Halloween is approaching. I hope you are pulling out your sewing kits and hot glue guns and making some creative costumes. I ran into Woody Filley and Joanne Gosser at the fall farmer’s market this past weekend and they regaled me with tales of Halloweens past on Chappaquiddick. I am not sure how I have lived on this island for seven years and never heard some of these tales. They are stories of basements, graveyards, swamps and barns made scary with over-the-top sets that included coffins, guillotines, chainsaws, mummies, hanging bodies, heads on tables, tunnels of terror, mad doctors and goulish soundtracks.

It all began in the 1980s, when a few Chappy families with kids would drive everyone around in a pickup to visit the year-round residents for trick-or-treating. Afterwards, they would stop by the graveyard for a spooky end to the evening. In the early 1990s, a group of Chappy adults – some with kids and some without – decided to make a haunted house in Joe Cressy’s basement. Woody’s costume that first year, thought of at the last minute, involved a long black raincoat and a paper bag on his head.

They upped the ante with each passing year, determined to raise the degree of fright for the young Chappaquiddickers. And some years, it was really frightening. Woody and Joanne said that their kids, now grown, are still scared to go in their basement after a particularly terrifying haunted house there when they were young.

Woody says, “In some ways I think this was all done for the adults, not the kids. At the end of each night all the lights went on and costumed participants, both young and older, scarers and scarees, would gather for refreshments and some laughs. The last years were at the community center while it was still under construction but, as it was completed, so were the community haunted houses. Some parents continued smaller-scale haunts at their own homes but we look forward to the day that they come back to Chappy.”

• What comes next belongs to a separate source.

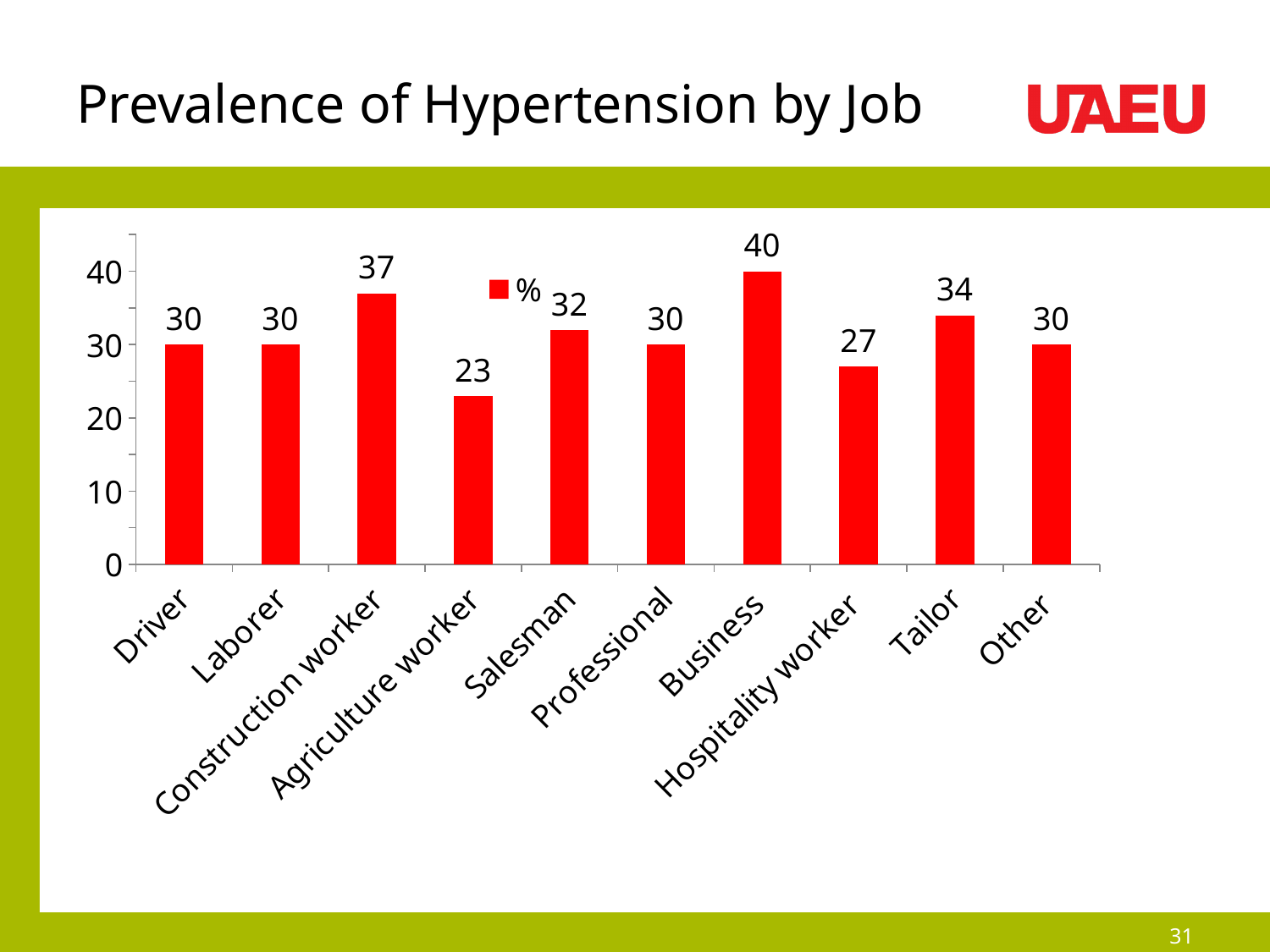
Which is larger, the value for Tailor or the value for Hospitality worker? Tailor What is the title of the slide? Prevalence of Hypertension by Job Which job category has the highest value? Business What is the value for Construction worker? 37 How many job categories are shown on the x axis? 10 Which job category has the lowest value? Agriculture worker What is the value for Hospitality worker? 27 What is the value for Tailor? 34 What is the difference between the values for Construction worker and Salesman? 5 What is the difference between the values for Business and Agriculture worker? 17 What kind of chart is shown on the slide? Bar chart How many series does the legend list? 1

Woody and Joanne may still have some good Halloween props available for anyone who wants to take up the tradition again.

Two weeks ago, Ann Floyd hosted the marine communities program from Colby Sawyer College at Tom’s Neck Farm on Chappy. Ann, a graduate of Colby Sawyer, helped start the program eight years ago, which followed a similar format as three other already-existing Colby Sawyer communities programs: desert, river and alpine. In each program, students are sent all over the country to learn the history, ecology and culture of these various communities and landscapes.

Twelve students and two professors spent the weekend at Tom’s Neck, exploring both Chappy and Martha’s Vineyard. Their schedule was full and wide-reaching and included topics in aquaculture, pollution, conservation, tribal history, agriculture, marine ecology and whaling. On Chappy, the group studied the dramatic erosion at Wasque, discussed the importance of land conservation at Tom’s Neck Farm and canoed on Poucha Pond, seining for fish and crabs. One evening, they gathered in the living room of the Tom’s Neck farm house, dating back to the 1740s, where they were serenaded by Mark Alan Lovewell, a master of sea lore storytelling.

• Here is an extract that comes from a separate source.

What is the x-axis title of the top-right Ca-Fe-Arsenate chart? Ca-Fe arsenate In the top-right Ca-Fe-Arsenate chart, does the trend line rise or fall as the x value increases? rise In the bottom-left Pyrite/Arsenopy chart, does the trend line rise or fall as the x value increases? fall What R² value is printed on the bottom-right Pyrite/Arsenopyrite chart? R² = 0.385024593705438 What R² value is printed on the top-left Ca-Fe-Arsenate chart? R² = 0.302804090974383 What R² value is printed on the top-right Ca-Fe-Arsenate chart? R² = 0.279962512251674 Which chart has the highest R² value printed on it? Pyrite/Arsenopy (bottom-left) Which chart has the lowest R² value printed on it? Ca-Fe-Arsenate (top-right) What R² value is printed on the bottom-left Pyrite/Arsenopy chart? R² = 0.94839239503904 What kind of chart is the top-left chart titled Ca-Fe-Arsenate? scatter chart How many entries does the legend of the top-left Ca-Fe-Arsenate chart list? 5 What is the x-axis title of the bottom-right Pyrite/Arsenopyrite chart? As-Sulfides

Over the past eight years, 60 young people have come to Chappy as part of this Colby Sawyer marine communities program and Ann feels so grateful for the many individuals from both Martha’s Vineyard and Colby Sawyer who have given time and energy to make these weekends such a success.

In other news, Mike Kidder, who recently purchased a property near Blow Your Bugle Corner, found three pigs in his new front yard a few days ago. He said they were rooting around in a sand pile out front, seemingly oblivious to the fact that they were not where they were supposed to be. Unsure of what to do, Mike headed over to Wasque Farm, thinking that perhaps the pigs belonged there. Unable to find anyone, Mike returned home to find a few police officers on the scene, attempting to herd the pigs in a new direction with buckets of grain. Mike never did find out where those pigs came from, but hopefully they made their way home safely. And if you’re missing any pigs, try contacting the Edgartown police.

Finally, congrats to Allyson and Peter Getsinger, whose daughter, Meg, of Providence, R.I., gave birth to a baby boy, George Harold Codega, on Oct. 7. He weighed in at 7 pounds and 9 ounces and is eating like a champ.

That’s all the news from this tiny island this week.